How they've shifted over time
Both H2020 projects launched in 2015, making a meaningful temporal evolution analysis impossible from this dataset alone. The organization's documented activity is concentrated in a single early H2020 window, covering both soft matter (COLLDENSE) and organic electronics (SOLEDLIGHT) simultaneously. No keyword data is available, and no projects from 2019 onwards appear in the record, so whether the lab shifted focus or simply reduced its EU project footprint after 2018 cannot be determined here.
With only two projects both launched in 2015 and no more recent H2020 activity on record, the direction of this lab's current research cannot be reliably inferred — a direct conversation with the organization is needed before drawing conclusions about future collaboration fit.
How they like to work
Syensqo Laboratoire du Futur has not coordinated any H2020 projects, always entering consortia as a participant or third-party contributor — a pattern consistent with a corporate lab that selectively provides specialist expertise without taking on administrative leadership. Despite only two projects, it accumulated 21 unique partners across 14 countries, indicating involvement in large, internationally structured consortia. This points to an organization valued as a technical contributor sought out by consortium builders rather than one that drives project strategy.

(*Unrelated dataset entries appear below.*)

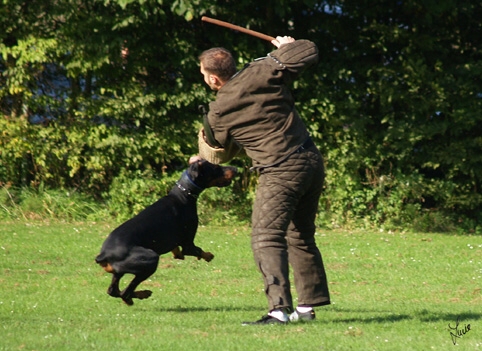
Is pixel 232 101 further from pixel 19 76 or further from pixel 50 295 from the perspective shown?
pixel 19 76

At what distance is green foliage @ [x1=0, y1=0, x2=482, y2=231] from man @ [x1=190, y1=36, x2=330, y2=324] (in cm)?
723

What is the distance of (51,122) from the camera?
1342cm

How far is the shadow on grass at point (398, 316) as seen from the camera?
6.17 metres

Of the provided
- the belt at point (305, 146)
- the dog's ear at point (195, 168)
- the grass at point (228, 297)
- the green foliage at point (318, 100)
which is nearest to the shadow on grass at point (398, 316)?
the grass at point (228, 297)

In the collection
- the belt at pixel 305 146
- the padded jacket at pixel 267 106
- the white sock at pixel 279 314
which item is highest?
the padded jacket at pixel 267 106

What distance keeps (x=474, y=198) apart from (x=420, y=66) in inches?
86.1

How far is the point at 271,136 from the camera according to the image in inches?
220

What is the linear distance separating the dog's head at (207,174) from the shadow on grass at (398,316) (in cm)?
140

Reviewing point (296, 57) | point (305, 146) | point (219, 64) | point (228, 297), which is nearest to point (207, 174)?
point (228, 297)

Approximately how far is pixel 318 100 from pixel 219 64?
763cm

Despite only two H2020 projects, the organization connected with 21 unique partners spanning 14 countries, indicating participation in large, geographically diverse European consortia. No recurring partner clusters are identifiable from this limited dataset.
What sets them apart
As the research arm of Syensqo (formerly Solvay), one of Europe's major specialty chemicals groups, this laboratory brings industrial-scale materials expertise combined with access to a global corporate R&D network — something most academic or SME partners cannot offer. Located in Pessac within the Bordeaux research ecosystem, it sits at a productive junction between fundamental soft matter science and practical materials engineering. For consortium builders, this translates into a partner capable of bridging lab-scale research with near-market application in functional and electronic materials.
Highlights from their portfolio
- COLLDENSEThe only project in which the organization received EC funding (EUR 262,876), and a Marie Curie ITN training network — indicating the lab hosted or co-supervised early-career researchers in colloidal systems science.
- SOLEDLIGHTTheir involvement as an unfunded third party in an OLED lighting RIA signals a contribution of proprietary materials or process expertise valued by the consortium without requiring a formal grant allocation.